Tuinarchitectuur omvat de tuinkunst, de techniek van aanleg en onderhoud van park en tuin, de sortimentskennis t.b.v. park en tuin. Voor het eerste z.a.; het tweede omvat de wijze van tekenen {aangeven), berekenen en uitvoeren van grondverzet en grondbewerking, grondverbetering etc., ook voor speciale doeleinden zoals sportparken, kweeken volkstuinen, keuring en behandeling van plantmateriaal, wijzen van planten en behandeling na het planten, waaronder aanleg en onderhoud van gazons van allerlei aard.

De sortimentskennis valt niet samen met de dendrologie of de systematische botanie der siergewassen, want niet de plantkundige kenmerken zijn belangrijk, maar eisen aan bodem en vocht, bestandheid tegen klimaatomstandigheden en tegen ziekten en kwalen, groeisnclhcid en vorm en uiterlijk op verschillende leeftijd en/of op verschillende standplaats, bladkleur, bloem en vrucht, herfstkleur e.d. D.w.z. het sortiment moet gekend worden in de sierwaarde en gebruikswaarde.

Wat grondbewerking etc. aangaat, raakt de t.techniek aan de cultuurtechniek, bodemkunde en bemestingsleer, kan daar veel aan ontlenen doch beschikt ook over eigen werkwijzen, die voor landbouwdoeleinden dikwijls te gecompliceerd of te arbeidsintensief zijn. Wat de behandeling van het plantmateriaal aangaat, sluit de t. aan bij de tuinbouwplantenteelt, boomteelt, vaste plantenteelt, enz. doch de doelstelling is niet binnen zo kort mogelijke tijd en met zo min mogelijk arbeid en kapitaal een zo groot mogelijk kwantum gewassen van bepaalde, zo goed mogelijke kwaliteit af te leveren, doch de plant en de plantengroepering zo gunstig mogelijke levensvoorwaarden te bieden gedurende een dikwijls vrij lange periode, waarin een bepaalde, dikwijls vrije en vrijstaande ontwikkeling wordt gewenst. Deze levensduur kan voor boomgroepen en gazons in parken tot 50 à 80 jaar lopen, terwijl de tuin van het voorstads-huurhuis dikwijls na enkele jaren weer totaal zal worden gewijzigd.

Bij het maken van plannen en het beramen van de uitvoeringswijze rekent men dan ook bij de huurtuin op de toestand na 3 à 4 jaar, bij de tuin van het eigen woonhuis op die na 8 à 10 jaar, bij het openbare park is de periode, waarna nog geen diepgaande wijziging nodig behoort te zijn, 20-40 jaar. Deze verschillen beïnvloeden de grondbewerking, de soort van bemesting, de degelijkheid van paden, omheiningen, schoeiingen, drainage etc., en zeer sterk de keuze van het plantenmateriaal, de plantafstanden, het al of niet gebruiken van wijkers en blijvers.

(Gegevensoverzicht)
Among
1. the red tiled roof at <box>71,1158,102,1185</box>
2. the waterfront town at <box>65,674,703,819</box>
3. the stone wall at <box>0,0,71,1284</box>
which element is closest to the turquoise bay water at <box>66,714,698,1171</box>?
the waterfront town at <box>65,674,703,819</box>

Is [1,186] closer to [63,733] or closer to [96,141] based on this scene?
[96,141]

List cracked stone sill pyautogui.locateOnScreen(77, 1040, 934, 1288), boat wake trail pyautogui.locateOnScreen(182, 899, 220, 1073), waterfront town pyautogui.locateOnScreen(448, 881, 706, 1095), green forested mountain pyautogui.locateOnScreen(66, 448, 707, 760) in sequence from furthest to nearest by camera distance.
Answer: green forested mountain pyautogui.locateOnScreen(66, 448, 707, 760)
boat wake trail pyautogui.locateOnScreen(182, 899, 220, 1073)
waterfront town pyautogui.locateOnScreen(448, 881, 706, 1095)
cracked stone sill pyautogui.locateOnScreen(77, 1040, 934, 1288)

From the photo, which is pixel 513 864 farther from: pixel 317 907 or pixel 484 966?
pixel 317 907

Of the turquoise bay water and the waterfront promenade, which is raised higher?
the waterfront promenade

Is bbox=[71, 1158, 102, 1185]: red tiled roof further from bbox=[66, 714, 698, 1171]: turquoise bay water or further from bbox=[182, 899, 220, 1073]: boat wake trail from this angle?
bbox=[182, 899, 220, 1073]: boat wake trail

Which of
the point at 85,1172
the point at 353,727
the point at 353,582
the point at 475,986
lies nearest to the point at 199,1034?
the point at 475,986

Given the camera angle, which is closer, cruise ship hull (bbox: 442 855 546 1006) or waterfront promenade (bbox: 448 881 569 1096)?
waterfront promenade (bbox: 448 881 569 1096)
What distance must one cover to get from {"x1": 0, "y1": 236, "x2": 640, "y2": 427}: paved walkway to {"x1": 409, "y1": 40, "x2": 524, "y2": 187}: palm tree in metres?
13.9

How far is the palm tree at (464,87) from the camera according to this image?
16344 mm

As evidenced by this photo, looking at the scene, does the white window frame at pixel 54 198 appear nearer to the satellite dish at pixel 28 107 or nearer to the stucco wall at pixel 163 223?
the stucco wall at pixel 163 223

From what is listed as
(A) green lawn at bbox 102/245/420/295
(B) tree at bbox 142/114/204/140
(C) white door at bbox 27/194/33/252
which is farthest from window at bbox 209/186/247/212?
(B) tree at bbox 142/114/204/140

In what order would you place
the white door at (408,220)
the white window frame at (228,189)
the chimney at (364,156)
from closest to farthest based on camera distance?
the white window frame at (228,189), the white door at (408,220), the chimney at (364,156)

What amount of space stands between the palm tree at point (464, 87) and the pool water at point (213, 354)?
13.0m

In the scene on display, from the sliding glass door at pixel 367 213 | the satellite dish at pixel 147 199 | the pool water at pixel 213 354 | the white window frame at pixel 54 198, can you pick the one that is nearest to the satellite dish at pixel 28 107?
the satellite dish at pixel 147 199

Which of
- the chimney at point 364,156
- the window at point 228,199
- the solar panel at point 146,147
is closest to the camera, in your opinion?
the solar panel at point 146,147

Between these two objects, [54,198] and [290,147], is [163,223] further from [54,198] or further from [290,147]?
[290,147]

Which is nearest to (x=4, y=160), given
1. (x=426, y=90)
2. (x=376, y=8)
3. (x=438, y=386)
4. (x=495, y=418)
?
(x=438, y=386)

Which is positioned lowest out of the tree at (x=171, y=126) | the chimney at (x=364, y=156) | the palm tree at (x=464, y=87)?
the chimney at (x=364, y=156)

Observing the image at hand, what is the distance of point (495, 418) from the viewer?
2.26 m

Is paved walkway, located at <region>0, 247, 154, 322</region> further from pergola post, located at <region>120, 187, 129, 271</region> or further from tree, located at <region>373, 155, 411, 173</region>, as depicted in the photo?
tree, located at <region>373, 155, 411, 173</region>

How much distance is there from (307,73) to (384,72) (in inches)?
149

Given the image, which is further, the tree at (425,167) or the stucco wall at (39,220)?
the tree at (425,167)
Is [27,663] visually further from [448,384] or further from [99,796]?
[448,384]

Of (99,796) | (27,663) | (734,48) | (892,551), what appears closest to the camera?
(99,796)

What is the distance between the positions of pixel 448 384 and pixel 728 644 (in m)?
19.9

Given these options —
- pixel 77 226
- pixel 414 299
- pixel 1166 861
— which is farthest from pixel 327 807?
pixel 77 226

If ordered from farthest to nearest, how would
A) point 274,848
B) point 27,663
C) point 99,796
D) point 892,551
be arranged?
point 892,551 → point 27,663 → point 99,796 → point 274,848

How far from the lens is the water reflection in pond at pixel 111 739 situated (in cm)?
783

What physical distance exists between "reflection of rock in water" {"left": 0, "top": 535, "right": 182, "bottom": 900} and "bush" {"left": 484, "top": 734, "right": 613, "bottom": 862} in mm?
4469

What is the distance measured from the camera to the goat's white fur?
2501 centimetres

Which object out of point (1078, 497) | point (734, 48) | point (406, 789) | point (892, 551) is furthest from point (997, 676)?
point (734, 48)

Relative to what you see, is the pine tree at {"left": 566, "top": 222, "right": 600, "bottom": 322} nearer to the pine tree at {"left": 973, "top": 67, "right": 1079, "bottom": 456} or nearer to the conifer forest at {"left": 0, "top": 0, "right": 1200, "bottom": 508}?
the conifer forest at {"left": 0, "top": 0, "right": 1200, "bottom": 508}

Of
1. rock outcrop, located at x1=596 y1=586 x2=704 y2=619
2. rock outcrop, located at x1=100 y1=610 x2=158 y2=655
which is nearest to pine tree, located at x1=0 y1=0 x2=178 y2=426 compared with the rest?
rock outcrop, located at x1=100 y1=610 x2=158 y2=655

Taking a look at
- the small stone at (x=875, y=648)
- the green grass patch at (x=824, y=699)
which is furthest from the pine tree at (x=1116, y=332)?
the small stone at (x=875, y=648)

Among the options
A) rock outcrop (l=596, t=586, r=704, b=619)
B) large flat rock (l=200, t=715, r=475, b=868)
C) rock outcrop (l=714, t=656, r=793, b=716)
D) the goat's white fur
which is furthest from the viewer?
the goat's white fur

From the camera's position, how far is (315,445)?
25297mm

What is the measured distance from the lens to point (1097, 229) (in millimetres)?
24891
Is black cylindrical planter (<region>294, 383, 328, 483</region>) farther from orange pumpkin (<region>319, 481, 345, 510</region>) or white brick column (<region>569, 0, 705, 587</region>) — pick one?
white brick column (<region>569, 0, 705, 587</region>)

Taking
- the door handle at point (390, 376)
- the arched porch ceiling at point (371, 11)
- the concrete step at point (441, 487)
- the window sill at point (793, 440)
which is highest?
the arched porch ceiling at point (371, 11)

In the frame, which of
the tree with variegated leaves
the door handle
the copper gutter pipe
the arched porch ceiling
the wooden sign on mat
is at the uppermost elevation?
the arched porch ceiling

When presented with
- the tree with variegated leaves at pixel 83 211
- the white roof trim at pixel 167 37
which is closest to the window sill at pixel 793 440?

- Opdracht:
Schrijf uit de tekst over tuinarchitectuur woordelijk het gedeelte over van "Bij het maken" tot en met "wijkers en blijvers.".

- Resultaat:
Bij het maken van plannen en het beramen van de uitvoeringswijze rekent men dan ook bij de huurtuin op de toestand na 3 à 4 jaar, bij de tuin van het eigen woonhuis op die na 8 à 10 jaar, bij het openbare park is de periode, waarna nog geen diepgaande wijziging nodig behoort te zijn, 20-40 jaar. Deze verschillen beïnvloeden de grondbewerking, de soort van bemesting, de degelijkheid van paden, omheiningen, schoeiingen, drainage etc., en zeer sterk de keuze van het plantenmateriaal, de plantafstanden, het al of niet gebruiken van wijkers en blijvers.